Please write out the stretch of the lip-reading text from "LIP READING: TO" through "proposed problem statement.", swapping "classification" for "categorization".

» SUPPLIED TEXT
start
GithubHelp home page GithubHelp logo

lip-reading's Introduction

LIP READING: TO BUILD A MODEL FOR IMPLEMENTING AUTOMATED LIP READING TECHNIQUE WHICH INVOLVES LIP MOTION FEATURE TO TEXT CONVERSION

A speech recognition system has three major components: feature extraction, probabilistic modelling of features and classification. The general approach is to extract the principal components of the lip movement in terms of the lip shape based properties in order to establish a correspondence between alphabets and the lip shape. Several classification aspects for speech reading are compared to come up with a faster algorithm to implement the proposed problem statement.

INTRODUCTION

Sounds are rhythmic nodes created by vocal cords. Each human being has an individual pattern which can discriminate him/her from others. In the case of imitation also an individual likes to reproduce a pattern of sound which other person produces with easy. In the present work, we want to understand the pattern in which an individual creates a sound for expressing a specific letter. Further, a standard pattern is created which will be knowledge base for the comparison of the expressed sound with the knowledge base. Sounds can be made with the lips in the same position. Fast speech, poor pronunciation, bad lighting, face turning away, hands over mouths, moustaches and beards make lip reading more difficult or even impossible. The concept of image matching is taken up to understand the expressed sound which makes it a unique process since it is an understood parameter that irrespective of the individual's vocal cord the movement of lips has to be same to for pronouncing the letters. This idea has been taken in the present project to bring out the different patterns for the pronunciation.
end
» SOURCE EXCERPT
start
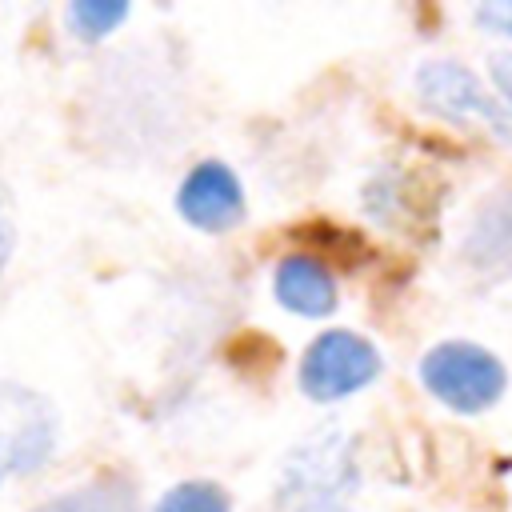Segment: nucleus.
<instances>
[{"label":"nucleus","instance_id":"nucleus-11","mask_svg":"<svg viewBox=\"0 0 512 512\" xmlns=\"http://www.w3.org/2000/svg\"><path fill=\"white\" fill-rule=\"evenodd\" d=\"M472 20L496 36H512V0H492V4H480L472 12Z\"/></svg>","mask_w":512,"mask_h":512},{"label":"nucleus","instance_id":"nucleus-10","mask_svg":"<svg viewBox=\"0 0 512 512\" xmlns=\"http://www.w3.org/2000/svg\"><path fill=\"white\" fill-rule=\"evenodd\" d=\"M152 512H232V504H228V492L212 480H180L160 496Z\"/></svg>","mask_w":512,"mask_h":512},{"label":"nucleus","instance_id":"nucleus-1","mask_svg":"<svg viewBox=\"0 0 512 512\" xmlns=\"http://www.w3.org/2000/svg\"><path fill=\"white\" fill-rule=\"evenodd\" d=\"M360 484L352 436L340 424L312 428L292 444L276 480L280 512H348Z\"/></svg>","mask_w":512,"mask_h":512},{"label":"nucleus","instance_id":"nucleus-5","mask_svg":"<svg viewBox=\"0 0 512 512\" xmlns=\"http://www.w3.org/2000/svg\"><path fill=\"white\" fill-rule=\"evenodd\" d=\"M56 448V412L52 404L24 388L0 384V476L36 472Z\"/></svg>","mask_w":512,"mask_h":512},{"label":"nucleus","instance_id":"nucleus-6","mask_svg":"<svg viewBox=\"0 0 512 512\" xmlns=\"http://www.w3.org/2000/svg\"><path fill=\"white\" fill-rule=\"evenodd\" d=\"M176 208L192 228L224 232V228L240 224V216H244V188L224 160H200L184 176V184L176 192Z\"/></svg>","mask_w":512,"mask_h":512},{"label":"nucleus","instance_id":"nucleus-8","mask_svg":"<svg viewBox=\"0 0 512 512\" xmlns=\"http://www.w3.org/2000/svg\"><path fill=\"white\" fill-rule=\"evenodd\" d=\"M32 512H136V492L128 480H116V476H104V480H92L76 492H64Z\"/></svg>","mask_w":512,"mask_h":512},{"label":"nucleus","instance_id":"nucleus-12","mask_svg":"<svg viewBox=\"0 0 512 512\" xmlns=\"http://www.w3.org/2000/svg\"><path fill=\"white\" fill-rule=\"evenodd\" d=\"M12 248H16V212H12V196H8V188L0 184V272H4Z\"/></svg>","mask_w":512,"mask_h":512},{"label":"nucleus","instance_id":"nucleus-4","mask_svg":"<svg viewBox=\"0 0 512 512\" xmlns=\"http://www.w3.org/2000/svg\"><path fill=\"white\" fill-rule=\"evenodd\" d=\"M380 372V352L348 332V328H332V332H320L304 360H300V388L308 400H344L352 392H360L364 384H372Z\"/></svg>","mask_w":512,"mask_h":512},{"label":"nucleus","instance_id":"nucleus-13","mask_svg":"<svg viewBox=\"0 0 512 512\" xmlns=\"http://www.w3.org/2000/svg\"><path fill=\"white\" fill-rule=\"evenodd\" d=\"M492 80H496L504 104L512 108V52H496V56H492Z\"/></svg>","mask_w":512,"mask_h":512},{"label":"nucleus","instance_id":"nucleus-3","mask_svg":"<svg viewBox=\"0 0 512 512\" xmlns=\"http://www.w3.org/2000/svg\"><path fill=\"white\" fill-rule=\"evenodd\" d=\"M416 96L428 112L440 120H452L460 128H476L496 136L500 144H512V116L508 108L488 96V88L456 60H428L416 72Z\"/></svg>","mask_w":512,"mask_h":512},{"label":"nucleus","instance_id":"nucleus-2","mask_svg":"<svg viewBox=\"0 0 512 512\" xmlns=\"http://www.w3.org/2000/svg\"><path fill=\"white\" fill-rule=\"evenodd\" d=\"M420 380L440 404H448L464 416L492 408L508 384L504 364L488 348L468 344V340H448V344H436L432 352H424Z\"/></svg>","mask_w":512,"mask_h":512},{"label":"nucleus","instance_id":"nucleus-9","mask_svg":"<svg viewBox=\"0 0 512 512\" xmlns=\"http://www.w3.org/2000/svg\"><path fill=\"white\" fill-rule=\"evenodd\" d=\"M124 16H128L124 0H72L68 4V28L80 40H104Z\"/></svg>","mask_w":512,"mask_h":512},{"label":"nucleus","instance_id":"nucleus-7","mask_svg":"<svg viewBox=\"0 0 512 512\" xmlns=\"http://www.w3.org/2000/svg\"><path fill=\"white\" fill-rule=\"evenodd\" d=\"M276 300L296 316H328L336 308V280L316 256H284L272 276Z\"/></svg>","mask_w":512,"mask_h":512}]
</instances>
end
» EXERCISE OUTPUT
LIP READING: TO BUILD A MODEL FOR IMPLEMENTING AUTOMATED LIP READING TECHNIQUE WHICH INVOLVES LIP MOTION FEATURE TO TEXT CONVERSION

A speech recognition system has three major components: feature extraction, probabilistic modelling of features and categorization. The general approach is to extract the principal components of the lip movement in terms of the lip shape based properties in order to establish a correspondence between alphabets and the lip shape. Several categorization aspects for speech reading are compared to come up with a faster algorithm to implement the proposed problem statement.